We spend so much of our time trying to figure out what we don’t like, in an attempt to work out what we do.
This is a surefire way to make progress over time, but what if I were to tell you, that, with a little bit of self-awareness and reflection, you can move towards the things that make you blossom more quickly than you could ever realise?
We can all move towards a happier, more fulfilling life by pursuing the hobbies and interests that bring us peace and joy. Here are 5 things you can do today to begin to divine your passions:
1. Meditate on Your Appreciation
This means sitting down, breathing, focusing on the breath and asking yourself, in the second person, ‘what do you appreciate in your life?’. You do not enter into this expecting an answer, but just asking the question of your subconscious and letting the answers come to the surface over time. They may not come straight away, they may not come for weeks, even months, but asking guides our psyche towards what we naturally know to be fulfilling. It’s like using divining rods to find a natural spring. Ask the guiding questions in a meditative state, and eventually your mind will guide you to the source.
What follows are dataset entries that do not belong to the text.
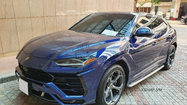 Ngắm siêu SUV Lamborghini Urus hơn 20 tỷ, màu độc tại Sài Gòn
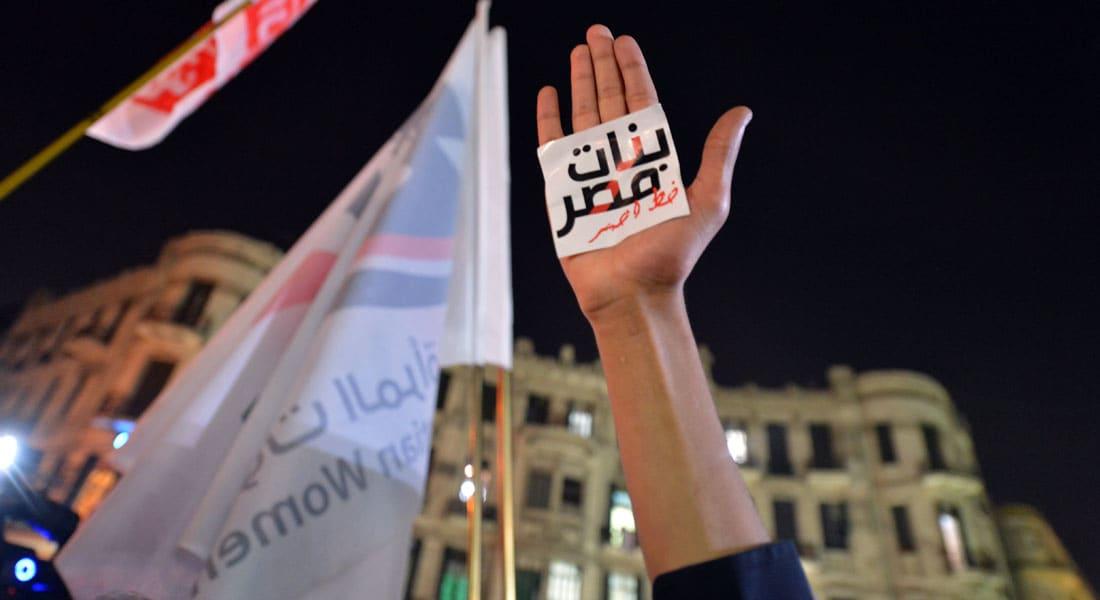 """بعد محاولات الاعتداء الجنسي على معلمة بمصر.. مبادرة """"شفت تحرش"""": الجريمة التي وقعت لا يكفى معها الوعود"""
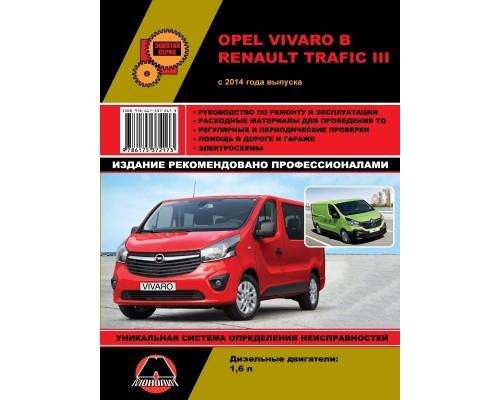 Книга: Opel Vivaro B / Renault Trafic III (Опель Виваро Би / Рено Трафик 3). Руководство по ремонту, инструкция по эксплуатации. Модели с 2014 года выпуска, оборудованные  дизельными двигателями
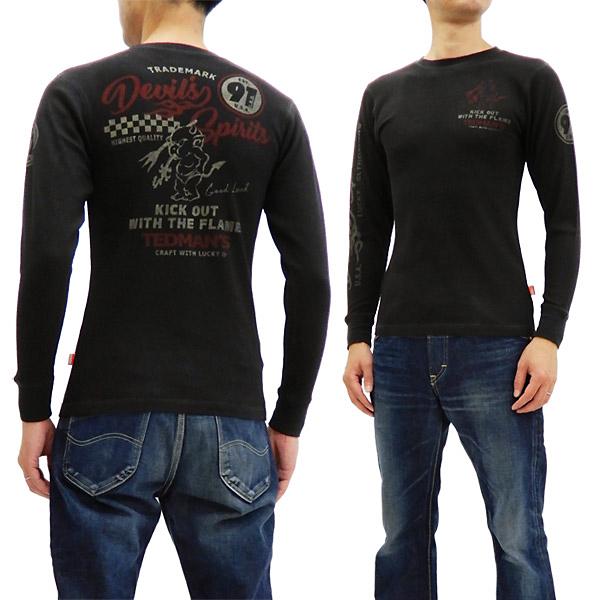 ce2dc0cb Tedman Men's Waffle-Knit Thermal Underwear Graphic Long Sleeve T-Shirt  TDTL-050 ...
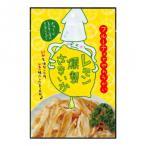 小島食品工業 おつまみ 珍味 A300 レモン燻製さきいか 26g×60袋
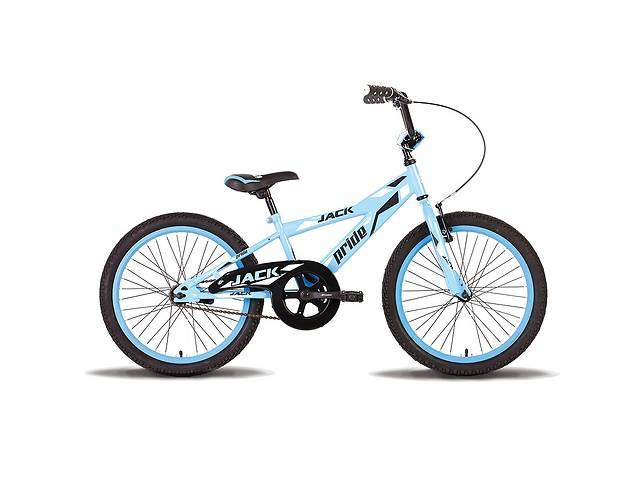 Велосипед 20` Jack 2015 Pride, Сине-Белый- объявление о продаже  в Киеве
2. Accept and Embrace Change
We are organisms that naturally tend towards stability. It stops us from becoming stressed and feeling out of control, but change will come whether we resist it or not, and no matter how we feel about change now, it will be necessary for us to embrace it if we want to pursue our happiness and peace in life, especially if we are not feeling much joy in our present situation. Again, meditation is a wonderful ally. Asking questions when we are in a calm state like ‘What good can change bring for you?’, or even just noticing the fluctuations in feelings, thoughts and sounds around us and internally, can give us a better understanding of change and how it can either benefit us, or, at the very least, become a familiar friend, rather than a strange enemy.
3. Pay Attention to the World Around You
If we suffer from depression or anxiety, we can spend a huge amount of our time inside our own heads. When we spend so much time trying to sort and excavate our inner demons, we can very quickly lose sight of the world around us and the many sensory joys it has to offer. Some of these joys, when observed thoughtfully, reveal hobbies, skills and activities that we would enjoy. You may, for instance, walk through the park and notice the trees and plants, or, it may be the birds that draw your attention. Ask yourself, ‘How can I bring more of this into my life?’. This may mean visiting wildlife parks on the weekend, taking up gardening, or finding a workplace which lets you do more with nature. You may even decide that you need a walk to work in order to be happier, so start searching for jobs that you can do within biking or walking distance. It can make all the difference!
4. Journal It
After meditating, sometimes it can be a good idea to write down all the things we either enjoyed in the day or appreciate in the present. It never has to be categorised or rule based. You want to let anything bubble up to the surface and write it down, no matter how giant or insignificant that thought may seem. Over time, you may begin to pick out themes that can guide you to happier and more fulfilling pursuits, but don’t lay heavy expectations on yourself from the get go. This is a process that takes time and will work best without pressured or forced thinking, which often disrupts our natural flow of ideas and thoughts.
5. Change Your Relationship With Time and Expectations
Many of us feel pressured to be in a certain place in our lives relative to others. We may expect to be married by a certain age, or to have travelled all over the world, or to have climbed to a certain height professionally. Remember that every life is set with different obstacles, some bigger and harder to break through, often coming at different times for different people. Life is not linear and predictable, so we cannot place expectations of linear progression on ourselves. Beginning to accept that we are where we are, and we are doing our best is the best method towards keeping our mind open and limber to new opportunities and our own peace and happiness. Imagine that you have all the time in the world to approach your goals, thus giving your mind the space and potential to accept new ideas, approaches and activities that can bring happiness into our lives.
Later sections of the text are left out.